Uneducated people who don't know anything about other countries in the world, people who vote for someone like Trump, and not only, but people who idolise his kind... and people like this exist here too.

This is what America has given the world. This is what America is selling to the world. And unfortunately this is what most of the world is buying...

You know, in Greek there is an interesting insult, they say "pos eisai etsi? Amerikanaki eisai?" implying someone who is naive, loves the american way of life, the whole consumer/mcdonalds/starbucks thing... Once upon a time it had a weight as an insult, nowadays, most young Greeks are so, so it does not get used much...

and on to other thoughts...

I've been reading this very interesting (to me) book written by Michal Palin, that lovable "Python"... It is called New Europe and was written to complement his travel documentary tv series of the same name. The book and the series are about his travels through what he calls the New Europe, the countries that were behind the Iron Curtain once.

I have written in the past about one of the deepest issues in greek politics, the deep historical rift between the Right and the Left. And reading through Palin's book, it becomes immediately obvious that in almost every country there is a similar situation. After WW2 the world was divided into spheres of influence, the leaders of the winning side, splitting up the world...

Capitalism vs Communism, Right vs Left, call it what you like, they have both failed. Reading through Palin's book, in most places where there was communist rule, and now there isn't, the old age pensioners are suffering, and reminisce in many cases about the good old days, when they were better taken care of. Different countries, but the message is more or less the same, "we had less freedom, but we had more food on the table, we had something..." In every country you see more or less the same, a loss of the middle class, a bigger division between the increasingly rich and the increasingly poor...

We really need a new direction.
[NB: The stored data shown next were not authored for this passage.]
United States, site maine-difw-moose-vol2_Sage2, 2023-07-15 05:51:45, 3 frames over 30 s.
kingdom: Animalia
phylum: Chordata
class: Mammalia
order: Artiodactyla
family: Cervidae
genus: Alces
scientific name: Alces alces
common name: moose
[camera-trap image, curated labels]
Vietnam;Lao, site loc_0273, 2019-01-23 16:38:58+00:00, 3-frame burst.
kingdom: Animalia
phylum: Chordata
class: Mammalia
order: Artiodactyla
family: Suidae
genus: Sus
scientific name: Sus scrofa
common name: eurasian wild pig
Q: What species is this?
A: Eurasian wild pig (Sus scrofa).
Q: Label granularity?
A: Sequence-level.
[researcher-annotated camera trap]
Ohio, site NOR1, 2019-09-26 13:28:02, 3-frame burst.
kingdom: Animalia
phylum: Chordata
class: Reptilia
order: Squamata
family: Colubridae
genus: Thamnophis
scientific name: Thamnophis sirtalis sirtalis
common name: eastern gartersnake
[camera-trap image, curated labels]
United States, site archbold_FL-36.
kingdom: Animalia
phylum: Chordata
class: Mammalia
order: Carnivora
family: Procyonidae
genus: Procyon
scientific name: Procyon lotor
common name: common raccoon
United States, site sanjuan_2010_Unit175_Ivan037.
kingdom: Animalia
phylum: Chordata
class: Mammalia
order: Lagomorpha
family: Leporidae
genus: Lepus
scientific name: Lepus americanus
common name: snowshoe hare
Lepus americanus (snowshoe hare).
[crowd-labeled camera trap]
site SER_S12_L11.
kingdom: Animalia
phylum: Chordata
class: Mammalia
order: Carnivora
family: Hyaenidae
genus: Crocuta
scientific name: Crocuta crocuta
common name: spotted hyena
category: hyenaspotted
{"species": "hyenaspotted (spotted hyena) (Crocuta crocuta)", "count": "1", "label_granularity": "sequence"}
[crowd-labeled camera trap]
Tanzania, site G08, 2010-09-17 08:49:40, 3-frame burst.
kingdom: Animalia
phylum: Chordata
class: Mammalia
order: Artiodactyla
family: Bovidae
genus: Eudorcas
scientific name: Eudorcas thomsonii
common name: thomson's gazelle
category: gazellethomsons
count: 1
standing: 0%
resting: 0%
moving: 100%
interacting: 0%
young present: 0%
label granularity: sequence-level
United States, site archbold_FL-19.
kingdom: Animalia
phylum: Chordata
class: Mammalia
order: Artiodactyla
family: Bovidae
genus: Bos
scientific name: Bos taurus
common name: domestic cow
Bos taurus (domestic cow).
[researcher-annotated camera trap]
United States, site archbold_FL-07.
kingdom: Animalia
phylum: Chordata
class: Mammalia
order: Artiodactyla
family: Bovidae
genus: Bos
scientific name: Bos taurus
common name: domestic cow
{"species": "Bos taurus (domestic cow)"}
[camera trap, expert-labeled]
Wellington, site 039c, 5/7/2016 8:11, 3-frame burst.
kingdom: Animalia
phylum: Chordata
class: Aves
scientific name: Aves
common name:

The old Left-Right thing is, for me a thing of the past, which refuses to let go. And don't even think about aking "what about the Center?" In Greece the center is now non-existent. (come to think of it so is the left...) I think the Center was always just an easy option for those who didn't want to make up their minds and preffered to stand in the middle ready to go either way, depending on the way things were shaping up...opprtunists really.

Yes. The more I think of it the only way is up. Somehow mankind, the human race, we need to rise above our present lowly, greedy, selfish ways, to somewhere above. Somewhere where we can maybe make do with less, at least on the face of it, but where we stand to gain much, much more, of the things that are really important in life.

Eventually you grow up and realise, that the important things are not power or what you have, but love and care for yourself, for your family, for the people around you, in ever extending ripples, ripples of caring and goodness extending out from each one of us and from every good deed that we do.

Love can never be capitalist or communist, left or right, or even Muslim or Christian...

wake up world...   rise above... there is a better way.